Lozan'da kaybettik mi?
Biz bütün Osmanlı sahasını kaybederken, yurdun dört bir yanında yanan çoban ateşlerini bir araya getirdik ve yeni bir mücadele başlattık. İster kabul edin ister etmeyin; "Zaten Vahîdeddin, ülkenin tehlikede olduğunu...
Biz bütün Osmanlı sahasını kaybederken, yurdun dört bir yanında yanan çoban ateşlerini bir araya getirdik ve yeni bir mücadele başlattık. İster kabul edin ister etmeyin; "Zaten Vahîdeddin, ülkenin tehlikede olduğunu biliyordu. Anadolu'ya umumî müfettiş olarak M. Kemal'i göndermişti." deyin, padişahınıza pay çıkartın, hiçbir şey değişmez. Şunu da akıllarında tutsunlar: İngilizler istemese Vahîdettin gönderemezdi. Sakın başka tarafa çekilmesin... İngilizler M. Kemal'i istediği için değil; İngilizler Karadeniz'de kendi lehlerine asayişin kontrolu için Vahîdettin''i devreye sokmuşlardı. Kim gitse fark etmezdi.
Dört bir tarafımız sarılıyken, düşman Ankara'ya dayanmışken çarığa bile muhtaç hâlde zorlu bir mücadele verilmiş ve belirlenen Misak-ı Millî sınırlarının azamîsi kurtarılmıştır. Gönül isterdi ki, Batum da bizde kalsın, Nahçivan da, Musul-Kerkük de... İstemez miydik Ege adalarını tekrar sınırlarımıza katmayı? Burnumuzun dibinde Meis'e bile uzanamadık.
Lozan'da yedi devlete karşı yedi ay mücadele verdik.
Vahîdettin hakkında peşin hükümlü değilim.

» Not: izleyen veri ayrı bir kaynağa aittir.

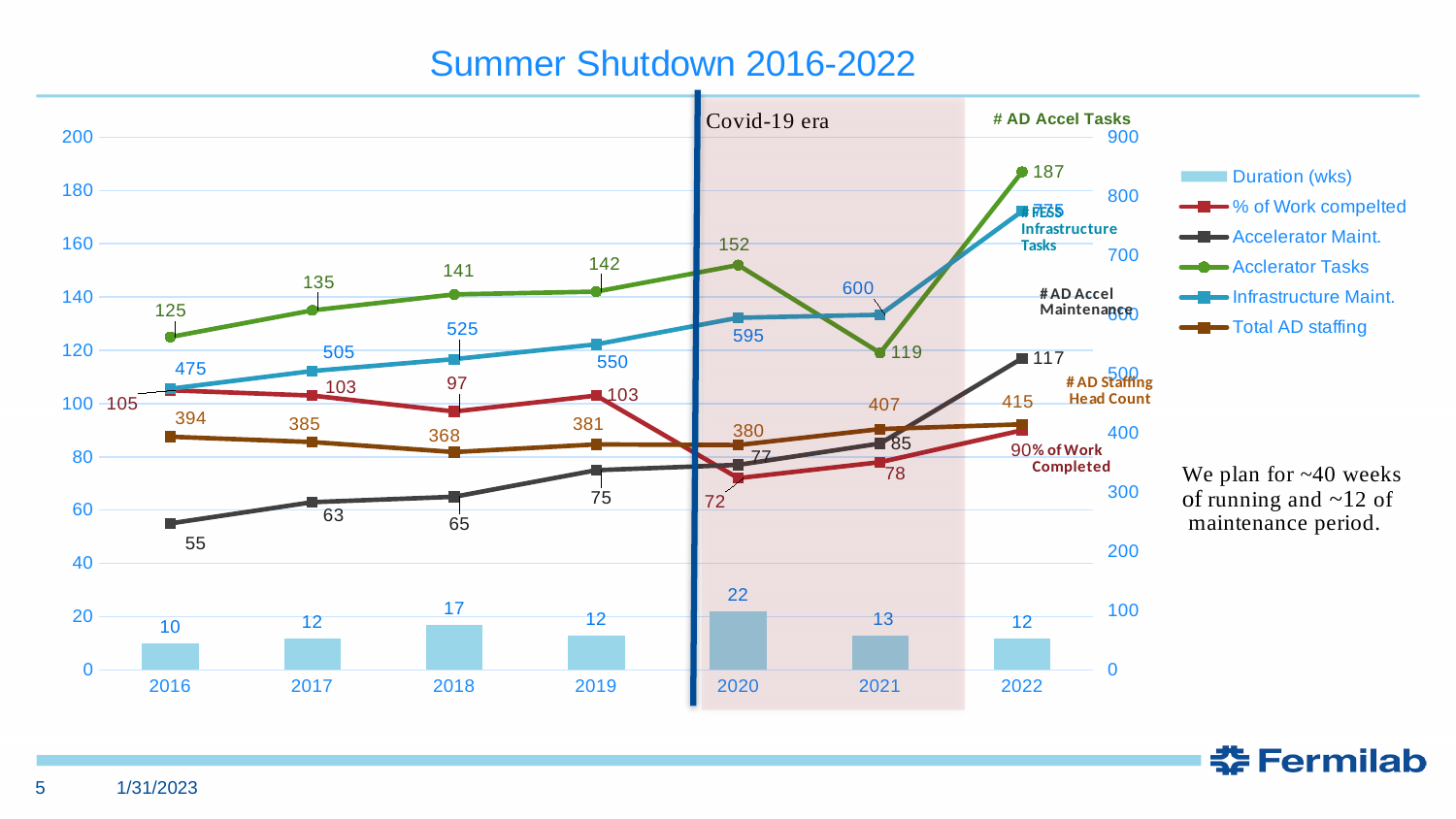
What is the Total AD staffing value for 2018? 368 What is the Duration (wks) value for 2020? 22 How many years are shown on the x axis? 7 What is the Infrastructure Maint. value for 2020? 595 How many series does the legend list? 6 What is the Accelerator Maint. value for 2016? 55 Which year has the lowest Total AD staffing value? 2018 Which year has the larger Duration (wks), 2018 or 2021? 2018 Which year has the lowest Acclerator Tasks value? 2021 What is the Acclerator Tasks value for 2022? 187 What is the difference between the Accelerator Maint. values for 2022 and 2021? 32 Which year has the highest Duration (wks)? 2020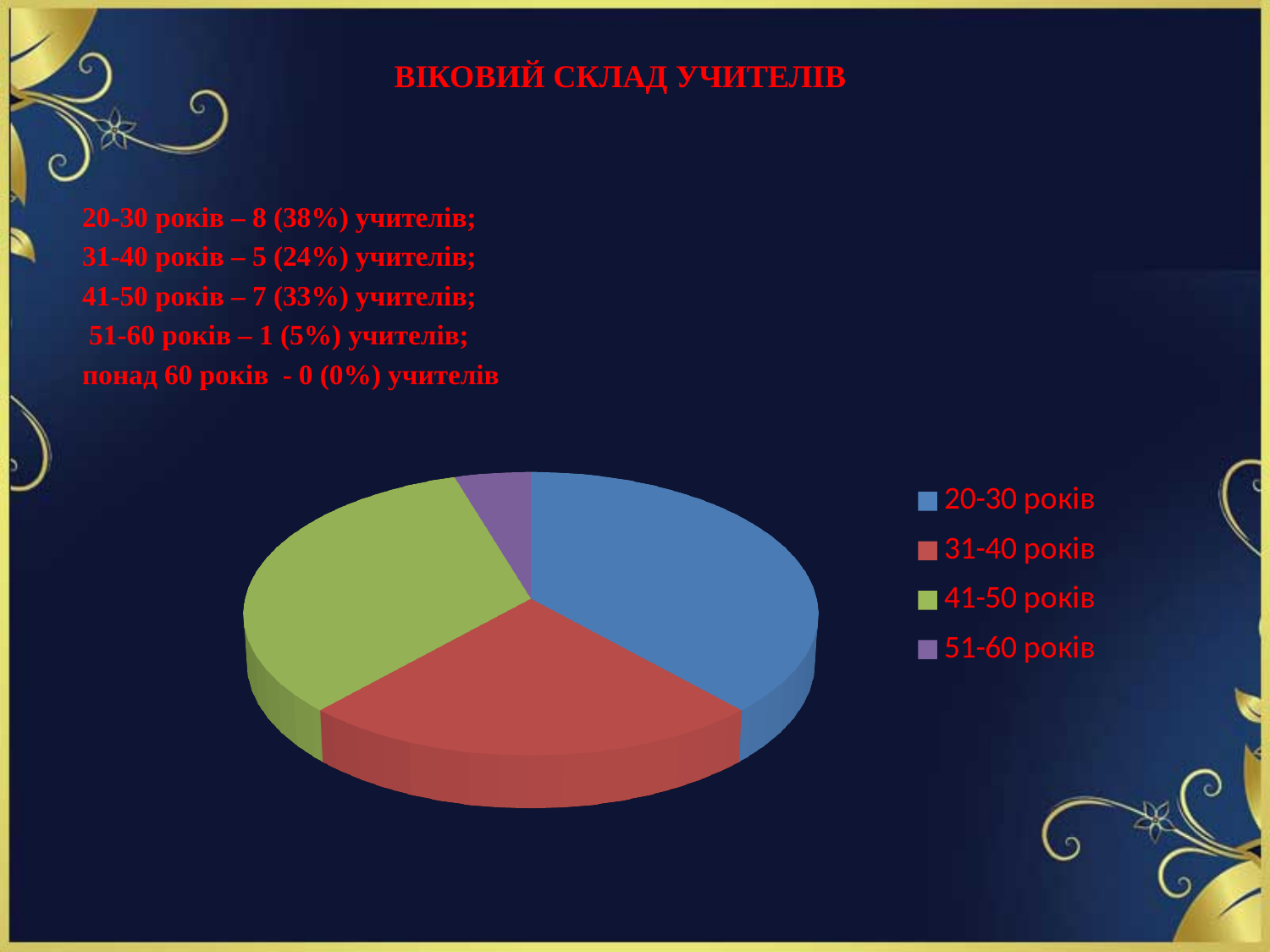
What is the title of the slide with the pie chart? ВІКОВИЙ СКЛАД УЧИТЕЛІВ According to the slide, how many teachers are aged 51-60 років? 1 What colour is the slice for 41-50 років in the pie chart? green According to the slide, how many teachers are aged 31-40 років? 5 According to the slide, what share of teachers are aged 41-50 років? 33% Which age group has the largest slice of the pie chart? 20-30 років How many categories does the legend of the pie chart list? 4 What kind of chart is shown on the slide? pie chart According to the slide, what share of teachers are aged 20-30 років? 38% Which slice is larger in the pie chart: 20-30 років or 51-60 років? 20-30 років Which age group has the smallest slice of the pie chart? 51-60 років Which slice is larger in the pie chart: 41-50 років or 31-40 років? 41-50 років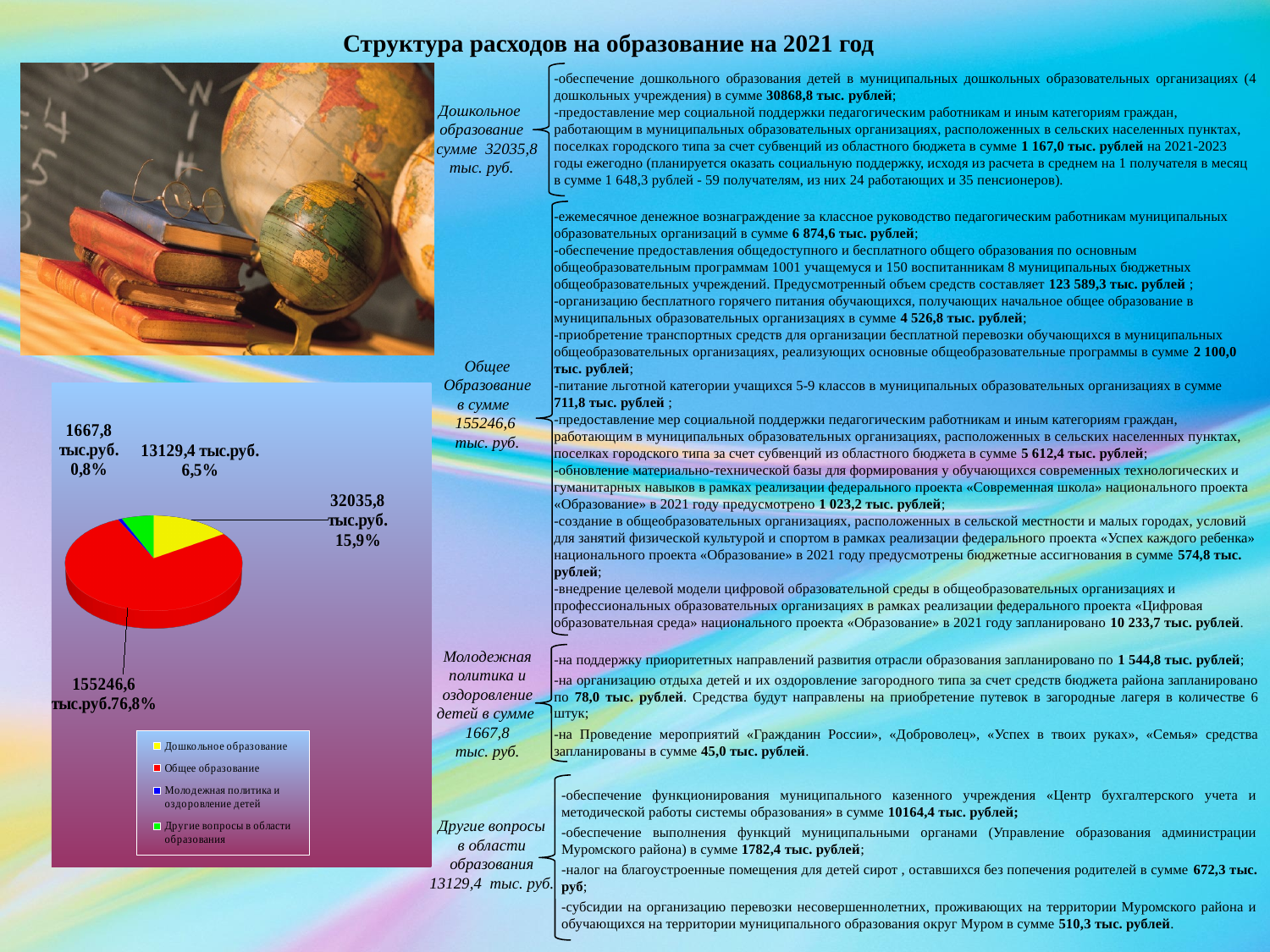
What colour is the slice for Общее образование in the pie chart? Red What value is shown for Общее образование in the pie chart? 155246,6 тыс.руб. How many entries does the legend of the pie chart list? 4 What is the difference between the values for Общее образование and Дошкольное образование in the pie chart? 123210,8 тыс.руб. What percentage share does Молодежная политика и оздоровление детей have in the pie chart? 0,8% Which category has the largest slice in the pie chart? Общее образование What value is shown for Другие вопросы в области образования in the pie chart? 13129,4 тыс.руб. What percentage share does Дошкольное образование have in the pie chart? 15,9% How many slices does the pie chart have? 4 What kind of chart is shown on the slide? Pie chart Which category has the smallest slice in the pie chart? Молодежная политика и оздоровление детей Which is larger in the pie chart: Дошкольное образование or Другие вопросы в области образования? Дошкольное образование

Keşke basiretli olsaydı, keşke kendisi de Anadolu'ya geçebilseydi.
M. Kemal'i o gönderdi ama ihanet etti, derseniz, büyük günaha girersiniz. Elbette insanların enaniyetini, yakaladığı fırsatı kendi lehine çevirmeyi dikkate alırız. Ama bütüne baktığımızda ne gördüğümüz mühim. Görünen memleketin tutuştuğu, yandığı... Adamların ellerinde 433 maddeyle ülkeyi parçalayan koskoca bir Sevr defteri var. Bize kafadan öyle özenle borç defteri çıkarmışlar ki, insanın havsalası almıyor. Havsalanın almadığı bu borç defterini yırtıp atmak için ne yapabilirdi? Herhâlde bir hayırsever, emperyal güçleri bir bir dolaşıp "Borç ne kadar? Ben ödeyeceğim." diyecek değildi!
Şaşırtıcı ama gerçek; bir hayırsever çıktı: Lenin! O da kendi hesabını yaptığı için.